Field
The present method and system relates generally to a digital communication system and more particularly to the use of error correcting codes in digital communications systems, and particularly relates to the use of LDPC (low density parity check) codes in digital communications systems. Examples of such systems include digital television broadcast systems, cellular telephone systems and the like.
Description of the Related Art
Like all linear block codes, an LDPC (low density parity check) code can be described in terms of a matrix. In the case of an LDPC code the matrix contains a first portion consisting of information bits and a second portion containing parity bits, the matrix commonly being referred to as an H-matrix, or a parity check matrix. The LDPC code gets its name from the H-matrix which contains relatively few 1's in comparison to the number of 0's.

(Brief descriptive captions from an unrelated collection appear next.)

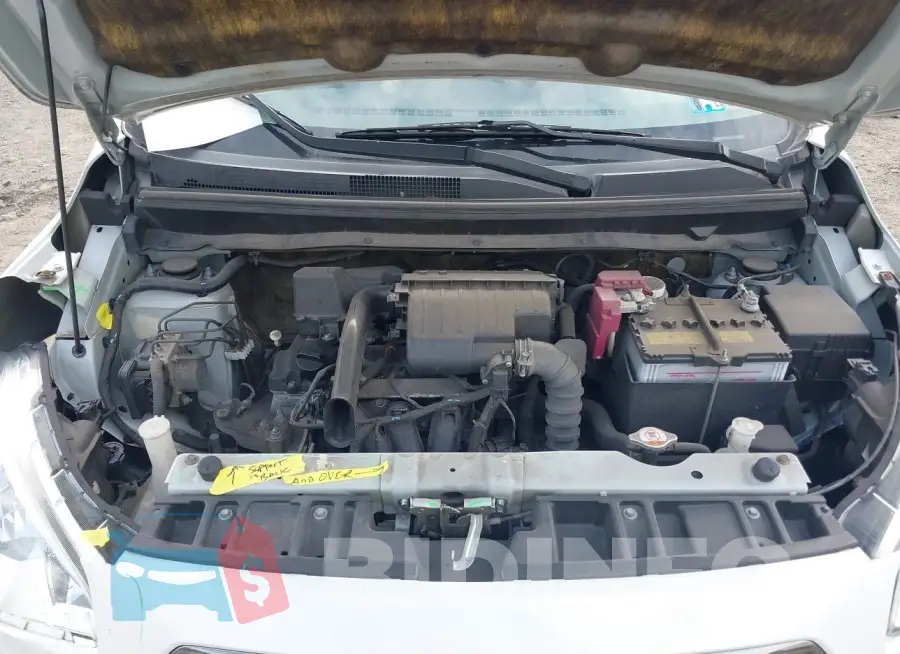 ML32F3FJ8HHF15548 Photo# 10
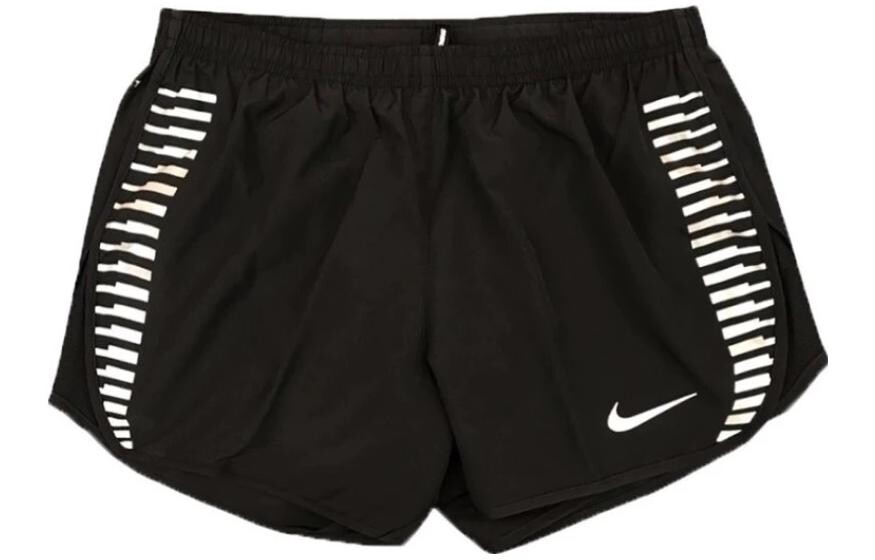 Женские спортивные шорты Nike, цвет Black
Женские спортивные шорты Nike, цвет Black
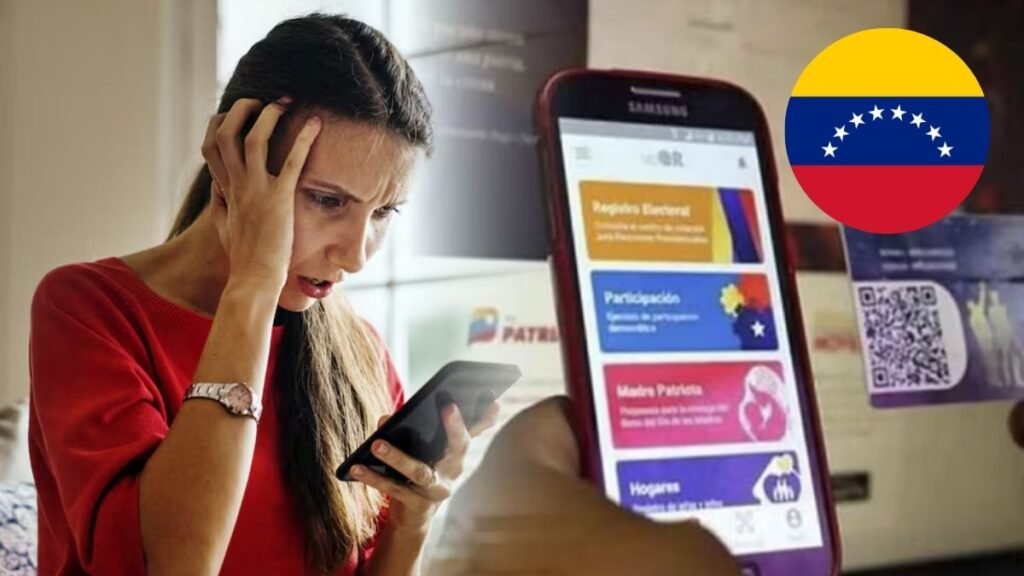 Sistema Patria Confirma Pago Doble en Febrero 2026 en Venezuela: Quiénes lo Reciben y Cuánto Pagan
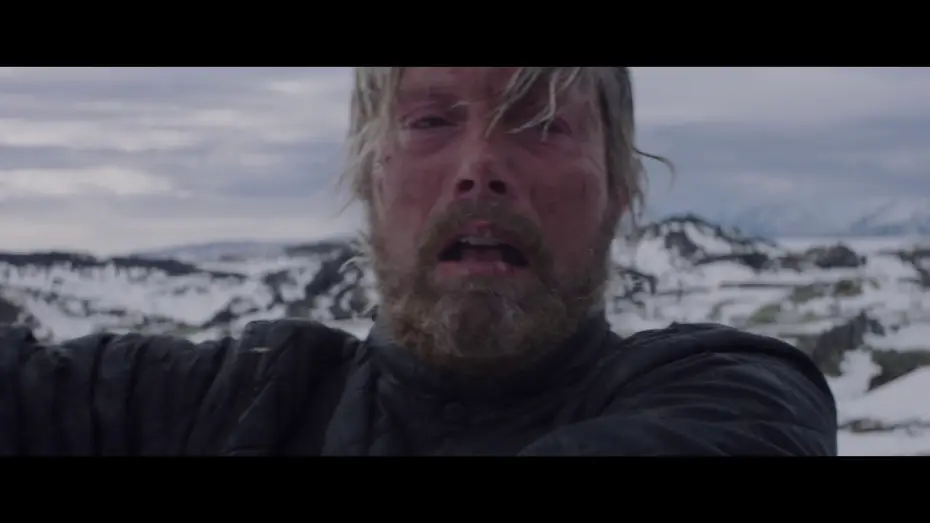 Watch film Arctic | TR&Aacute;ILER (VE) - &Aacute;RTICO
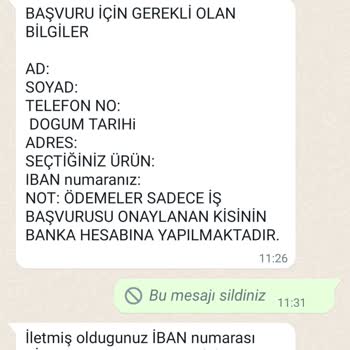 Evde Paketleme Türkiye Önlem Amaçlı Adıma Açılabilecek Hesapları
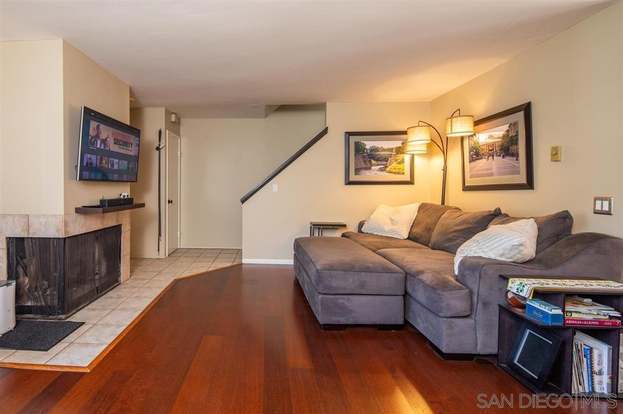 Foto del edificio - 6615 Canyon Rim Row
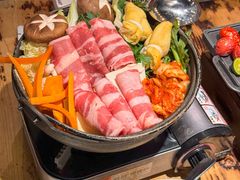 -小川洋风料理(街道口店)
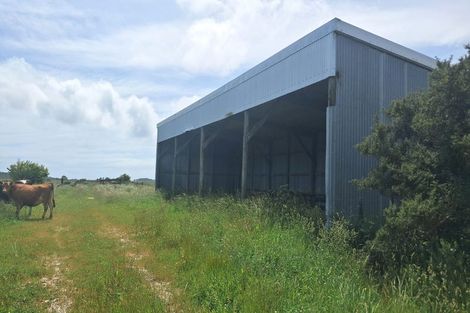 Photo of property in 980 Wilsons Lead Road, Cape Foulwind, 7892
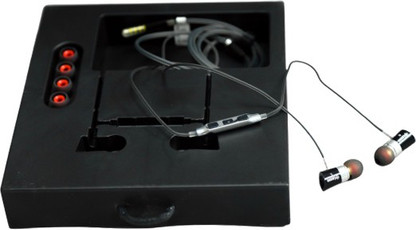 Buy uddo UD 34 Wired Headset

Many modern communications systems require the use of error correction codes that can accommodate different code rates and different lengths of information bits. It is well known that longer code lengths improve error correcting performance, while shorter code lengths are characterized by reduced processing delays. Likewise it is known that increasing code rates improves the data rate and bandwidth efficiency, while reducing code rates increases information robustness in noisy channels. However, designing separate error correction codes for each different code length and code rate that may be used in a particular communications system is a very complicated process and often not practical.
It would therefore be highly desirable to provide a novel error correction system using error correction codes capable of adapting to different information lengths and different code rates. Such a system would be designed with the goal of providing performance that is equal or close to the performance of systems using separately designed codes and would inherently be of low complexity since it would obviate the need to design a separate code for each condition and would employ encoder and decoder hardware that can be reused in different situations without extra cost.